There is so much to enjoy in Almas Rotas. The cinematography led by Anna Soler Cepria is monumental – characters, landscapes, and interiors exquisitely caught. The ensemble playing is excellent and the lead actors put in strong and convincing performances. I have touched on Abraham’s script but there is one aspect I particularly liked – the female leads are the drivers for action whilst the male roles are passive and very much let life go on as it has – a pleasing and accurate estimation of many social situations. In darkly comic terms, I loved the idea that Daniela wholeheartedly took over the planning of the murder of Javier’s step-father. Daniela has one of the best lines in the movie – this is a woman who is actually about to try to kill a human being – when she says to Javier – we have to think like killers.
The soundtrack, by several musicians, works well. It includes some evocative piano sonatas, including a crafty use of the first part of Mozart’s Requiem (the good bit), which makes an appearance when Santiago is having a bad moment on his computer keyboard. There is a minor issue I had with some of the diegetic music – when Julian launches into a histrionic virtuoso performance of great skill and dexterity. The camera only shows close ups of the pianist’s hands: a device I detest, as through the pretence of giving their actor a musical ability that they do not possess, filmmakers attempt to instil an aura of depth and gravitas for their character. The stratagem invariable fails and simply comes across as needless artifice. That’s a small point, though, and it did not affect my rating of what, otherwise, was an immaculate piece of work.
Elsewhere, an uncredited star of the film is the hacienda itself – a tremendous call by the production team. In great cinema, a building can shape the atmosphere of the whole movie and provide a powerful sensory feeling in the viewer’s memory – think the Casa Malaparte in Godard’s Le Mépris. So too, with the hacienda in Almas Rotas. A crumbling wreck on the outside – a wooden balustrade gives way at a key moment in the plot. A decaying ocean liner beached amongst the fields with its weird watchtower – presumably to survey the peons toiling in the fields. The interior, where most of the action is set, is all pre-Cárdenas era gentry elegant pretention – the faded dreams of the landowning class. The place casts one hell of a spell – as though The Cherry Orchard had been set in Michoacán.

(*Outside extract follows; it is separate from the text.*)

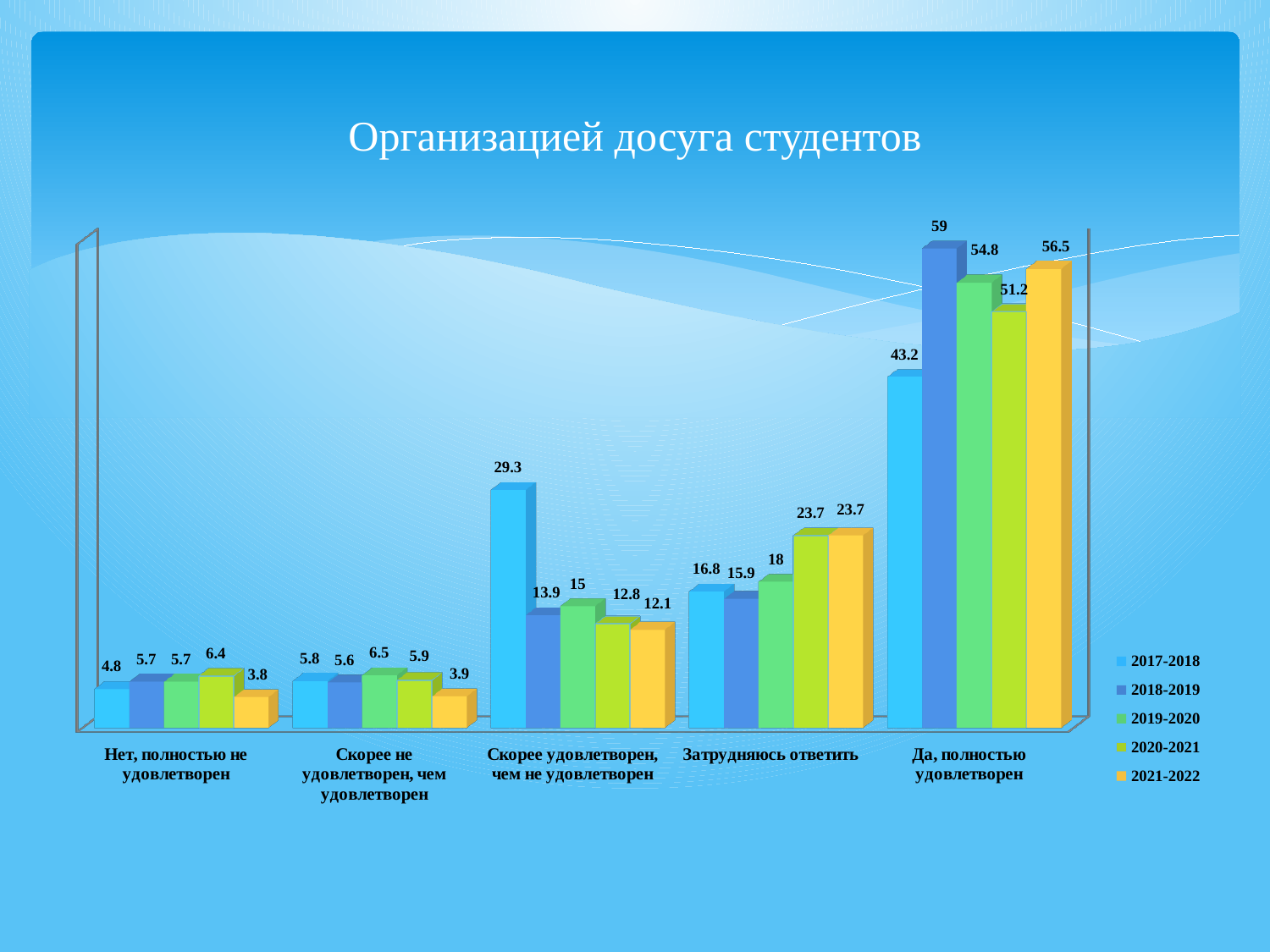
What is the value for 2021-2022 in the category "Да, полностью удовлетворен"? 56.5 What is the value for 2017-2018 in the category "Скорее удовлетворен, чем не удовлетворен"? 29.3 In the category "Затрудняюсь ответить", which is larger: the value for 2019-2020 or the value for 2018-2019? 2019-2020 What is the value for 2020-2021 in the category "Нет, полностью не удовлетворен"? 6.4 How many series does the legend list? 5 What is the difference between the 2017-2018 and 2018-2019 values in the category "Скорее удовлетворен, чем не удовлетворен"? 15.4 What is the title of the chart? Организацией досуга студентов How many categories are shown on the x axis? 5 What kind of chart is shown on the slide? Bar chart Which series has the lowest value in the category "Скорее не удовлетворен, чем удовлетворен"? 2021-2022 What is the difference between the 2018-2019 and 2017-2018 values in the category "Да, полностью удовлетворен"? 15.8 Which series has the highest value in the category "Да, полностью удовлетворен"? 2018-2019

Yet, among the dark tones, Abraham paints a rumbustious thirst for life. The physical intimacy between the characters is beautifully portrayed. There is a stand-out scene where Maria, Julian, and Santiago get ridiculously hammered on weed and alcohol which is just so sensuous – pure Dionysian. After an aeon of the pandemic and its immanent fore fronting of health concerns, it was refreshing, particularly for an ex-professional smoker like myself, to see on screen so many of the characters enjoying the act of cigarette smoking with such gusto. At least, enjoy your addiction.
Almas Rotas is a profound meditation on the human condition – do try and catch this movie. Beyond this work, meanwhile, according to the film’s publicity material, Juan Pablo Arroyo Abraham has also put together a thriving film school and production centre based in Morelia, the Michoacán state capital. The school is named, Solaris, after Tarkovsky’s sci-fi classic. Solaris has produced a great number of short films. On the evidence of Almas Rotas, it has a rich pool of talent. Keep an eye out for any future releases – Morelia could well be on its way to becoming a powerhouse of indy film production.